GOAL OF THE EXERCISE
After finding "Michael Oare, Shadow" in the material below, output its line and every line after it through the last, exactly, but not the pictures.
☆ ☆ ☆ ☆
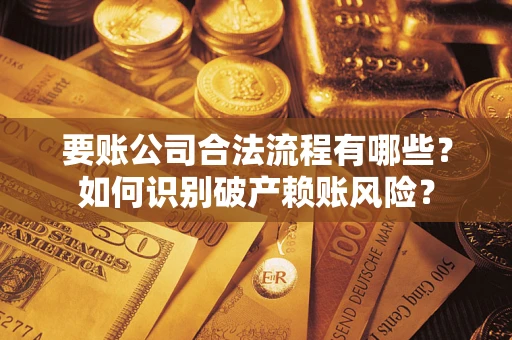 北京要账公司合法流程有哪些？如何识别破产赖账风险？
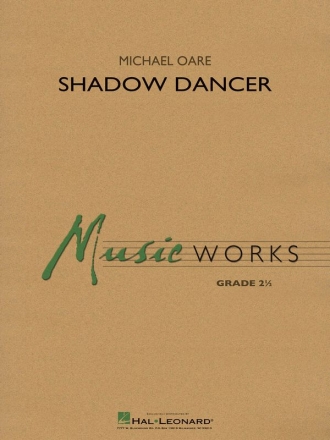 Michael Oare, Shadow Dancer Concert Band/Harmonie Partitur + Stimmen
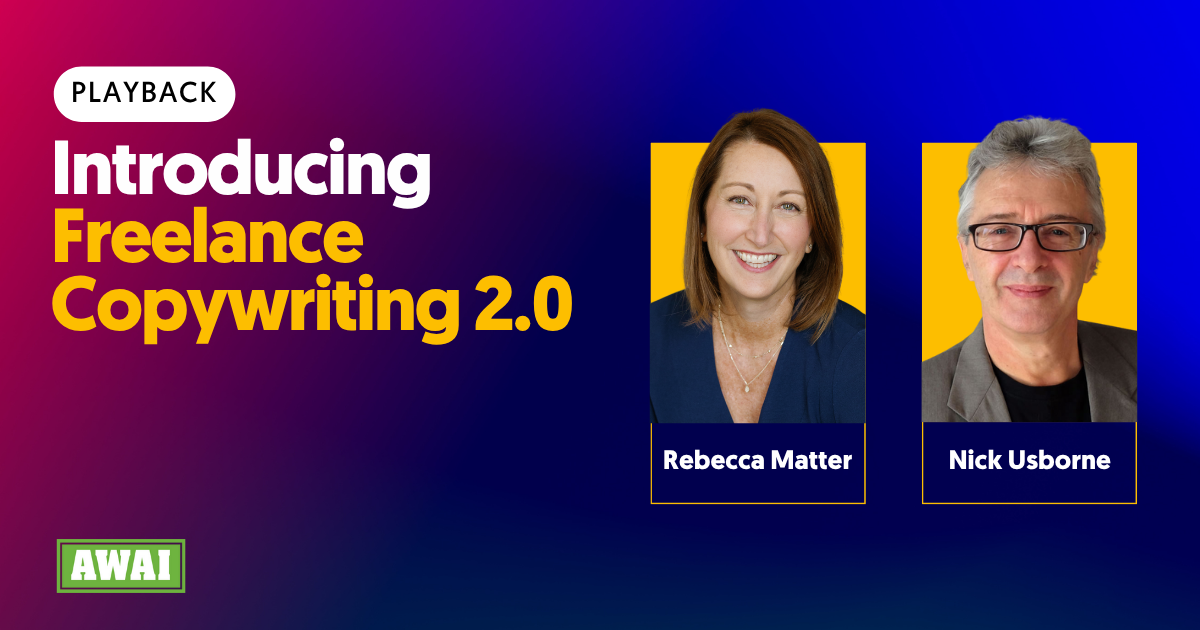 Playback for a major event titled “Introducing Freelance Copywriting 2.0” featuring Rebecca Matter and Nick Usborne.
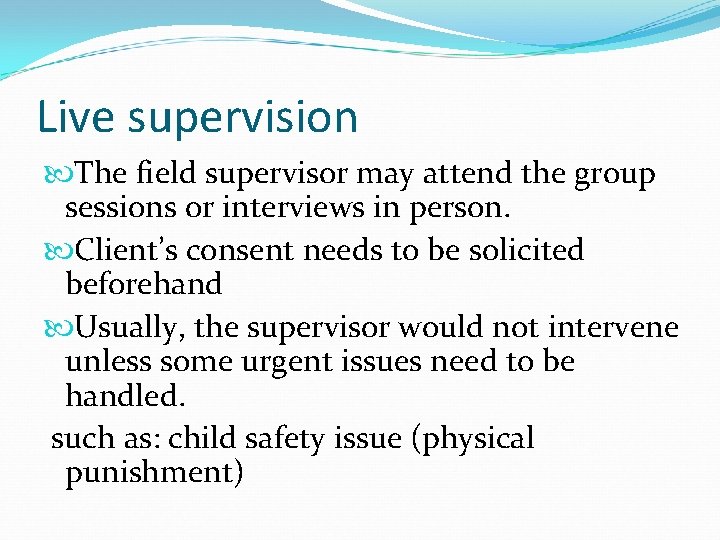 Live supervision The field supervisor may attend the group sessions or interviews in person.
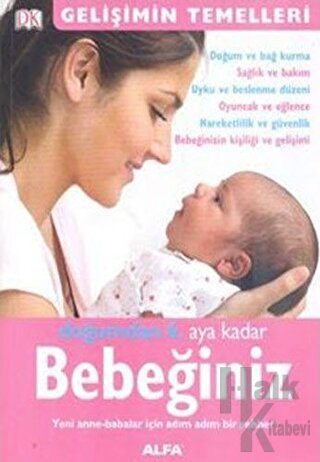 Doğumdan 6. Aya Kadar Bebeğiniz - Halkkitabevi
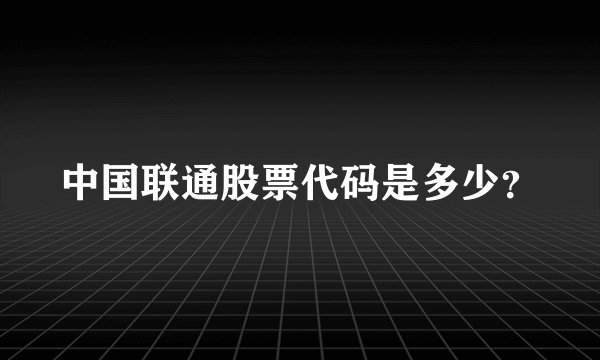 中国联通股票代码是多少？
☆ ☆ ☆ ☆
WRITTEN RESPONSE
 Michael Oare, Shadow Dancer Concert Band/Harmonie Partitur + Stimmen
 Playback for a major event titled “Introducing Freelance Copywriting 2.0” featuring Rebecca Matter and Nick Usborne.
 Live supervision The field supervisor may attend the group sessions or interviews in person.
 Doğumdan 6. Aya Kadar Bebeğiniz - Halkkitabevi
 中国联通股票代码是多少？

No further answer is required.